▶ _Written instruction_
In how many lines of the records below does the string "photograph" appear, with uppercase and lowercase treated as different? Reply with only the number.

▶ _Records for this exercise_
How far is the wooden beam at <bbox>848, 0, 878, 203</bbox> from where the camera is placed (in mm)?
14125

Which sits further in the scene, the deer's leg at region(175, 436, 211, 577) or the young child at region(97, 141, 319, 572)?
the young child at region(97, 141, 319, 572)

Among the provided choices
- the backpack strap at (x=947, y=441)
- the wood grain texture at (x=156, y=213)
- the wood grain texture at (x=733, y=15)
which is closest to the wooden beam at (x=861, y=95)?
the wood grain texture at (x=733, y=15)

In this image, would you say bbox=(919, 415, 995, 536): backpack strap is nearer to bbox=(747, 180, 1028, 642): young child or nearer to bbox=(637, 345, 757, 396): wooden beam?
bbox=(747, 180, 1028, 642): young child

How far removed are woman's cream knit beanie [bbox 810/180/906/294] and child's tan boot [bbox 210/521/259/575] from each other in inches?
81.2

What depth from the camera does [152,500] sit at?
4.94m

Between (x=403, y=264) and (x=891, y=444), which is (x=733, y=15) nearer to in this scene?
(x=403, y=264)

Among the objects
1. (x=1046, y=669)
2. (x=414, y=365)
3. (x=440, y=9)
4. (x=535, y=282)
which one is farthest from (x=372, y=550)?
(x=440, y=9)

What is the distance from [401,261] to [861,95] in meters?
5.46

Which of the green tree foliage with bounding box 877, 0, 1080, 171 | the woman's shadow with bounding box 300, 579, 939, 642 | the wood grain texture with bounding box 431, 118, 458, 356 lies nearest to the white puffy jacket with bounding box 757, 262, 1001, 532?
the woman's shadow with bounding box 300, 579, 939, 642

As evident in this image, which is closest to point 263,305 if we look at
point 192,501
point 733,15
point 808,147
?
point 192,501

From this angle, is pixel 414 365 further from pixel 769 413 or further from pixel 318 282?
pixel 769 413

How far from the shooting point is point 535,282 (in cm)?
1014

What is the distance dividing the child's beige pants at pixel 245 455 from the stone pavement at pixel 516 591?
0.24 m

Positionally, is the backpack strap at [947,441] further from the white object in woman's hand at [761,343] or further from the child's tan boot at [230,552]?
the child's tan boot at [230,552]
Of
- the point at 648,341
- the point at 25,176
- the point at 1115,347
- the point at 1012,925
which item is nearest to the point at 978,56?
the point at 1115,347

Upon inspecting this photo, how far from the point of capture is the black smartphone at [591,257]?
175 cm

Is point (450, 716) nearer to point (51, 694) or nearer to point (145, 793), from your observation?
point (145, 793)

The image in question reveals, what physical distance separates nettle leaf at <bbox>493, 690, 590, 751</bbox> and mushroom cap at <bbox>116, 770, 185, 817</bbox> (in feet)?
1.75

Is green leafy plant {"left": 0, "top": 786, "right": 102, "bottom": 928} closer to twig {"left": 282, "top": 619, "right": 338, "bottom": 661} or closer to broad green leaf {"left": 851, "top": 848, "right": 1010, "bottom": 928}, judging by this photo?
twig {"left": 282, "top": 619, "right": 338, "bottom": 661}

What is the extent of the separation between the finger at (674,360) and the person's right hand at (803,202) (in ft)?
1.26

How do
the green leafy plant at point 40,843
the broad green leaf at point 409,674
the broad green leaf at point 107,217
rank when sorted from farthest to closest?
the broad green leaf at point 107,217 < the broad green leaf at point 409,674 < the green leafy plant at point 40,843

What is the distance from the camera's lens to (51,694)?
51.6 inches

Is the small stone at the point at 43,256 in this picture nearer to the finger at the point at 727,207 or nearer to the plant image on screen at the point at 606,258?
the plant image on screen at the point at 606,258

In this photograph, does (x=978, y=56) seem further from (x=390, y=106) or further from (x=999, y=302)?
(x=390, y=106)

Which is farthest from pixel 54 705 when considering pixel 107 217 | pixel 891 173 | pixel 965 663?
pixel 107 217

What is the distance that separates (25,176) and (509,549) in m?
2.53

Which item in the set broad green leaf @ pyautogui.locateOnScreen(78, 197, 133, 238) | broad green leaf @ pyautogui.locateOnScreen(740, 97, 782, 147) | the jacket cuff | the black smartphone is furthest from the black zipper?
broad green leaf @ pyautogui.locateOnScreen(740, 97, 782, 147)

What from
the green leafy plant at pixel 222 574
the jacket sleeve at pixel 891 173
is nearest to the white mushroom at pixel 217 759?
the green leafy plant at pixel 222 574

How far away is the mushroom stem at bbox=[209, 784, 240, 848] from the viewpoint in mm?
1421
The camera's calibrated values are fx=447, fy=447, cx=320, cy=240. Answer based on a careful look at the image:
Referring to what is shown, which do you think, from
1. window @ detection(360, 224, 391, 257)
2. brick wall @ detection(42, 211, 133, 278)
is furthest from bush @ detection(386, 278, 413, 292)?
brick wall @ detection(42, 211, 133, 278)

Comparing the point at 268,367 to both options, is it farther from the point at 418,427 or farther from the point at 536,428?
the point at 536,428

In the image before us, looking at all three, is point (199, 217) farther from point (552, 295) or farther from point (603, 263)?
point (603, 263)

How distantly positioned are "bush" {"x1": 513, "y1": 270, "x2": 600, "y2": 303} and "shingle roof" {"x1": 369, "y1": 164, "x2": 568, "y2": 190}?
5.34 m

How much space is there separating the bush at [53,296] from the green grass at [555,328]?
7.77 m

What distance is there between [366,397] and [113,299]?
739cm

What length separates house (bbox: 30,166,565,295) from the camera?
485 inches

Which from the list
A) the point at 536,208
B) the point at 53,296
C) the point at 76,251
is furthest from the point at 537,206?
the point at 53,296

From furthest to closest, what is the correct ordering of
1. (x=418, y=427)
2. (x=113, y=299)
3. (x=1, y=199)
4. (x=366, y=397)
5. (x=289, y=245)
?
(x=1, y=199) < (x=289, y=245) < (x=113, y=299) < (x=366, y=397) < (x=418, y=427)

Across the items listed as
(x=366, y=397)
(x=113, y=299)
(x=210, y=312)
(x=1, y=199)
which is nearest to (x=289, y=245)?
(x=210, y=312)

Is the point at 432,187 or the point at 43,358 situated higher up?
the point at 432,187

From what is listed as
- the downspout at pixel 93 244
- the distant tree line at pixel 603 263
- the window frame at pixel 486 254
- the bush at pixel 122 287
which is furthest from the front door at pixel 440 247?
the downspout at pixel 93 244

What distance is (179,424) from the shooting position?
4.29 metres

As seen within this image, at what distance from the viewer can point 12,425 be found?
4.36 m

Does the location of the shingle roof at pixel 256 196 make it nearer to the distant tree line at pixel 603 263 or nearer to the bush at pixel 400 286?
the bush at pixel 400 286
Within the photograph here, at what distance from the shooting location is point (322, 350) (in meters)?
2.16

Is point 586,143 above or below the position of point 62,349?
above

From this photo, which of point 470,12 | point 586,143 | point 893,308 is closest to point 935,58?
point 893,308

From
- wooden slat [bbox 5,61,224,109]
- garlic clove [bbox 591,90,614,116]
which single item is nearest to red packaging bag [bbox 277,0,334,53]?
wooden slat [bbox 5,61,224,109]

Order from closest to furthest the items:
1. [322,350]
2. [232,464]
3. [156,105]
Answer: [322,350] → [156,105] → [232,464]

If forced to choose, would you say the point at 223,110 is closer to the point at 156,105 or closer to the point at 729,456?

▶ _Written answer_
2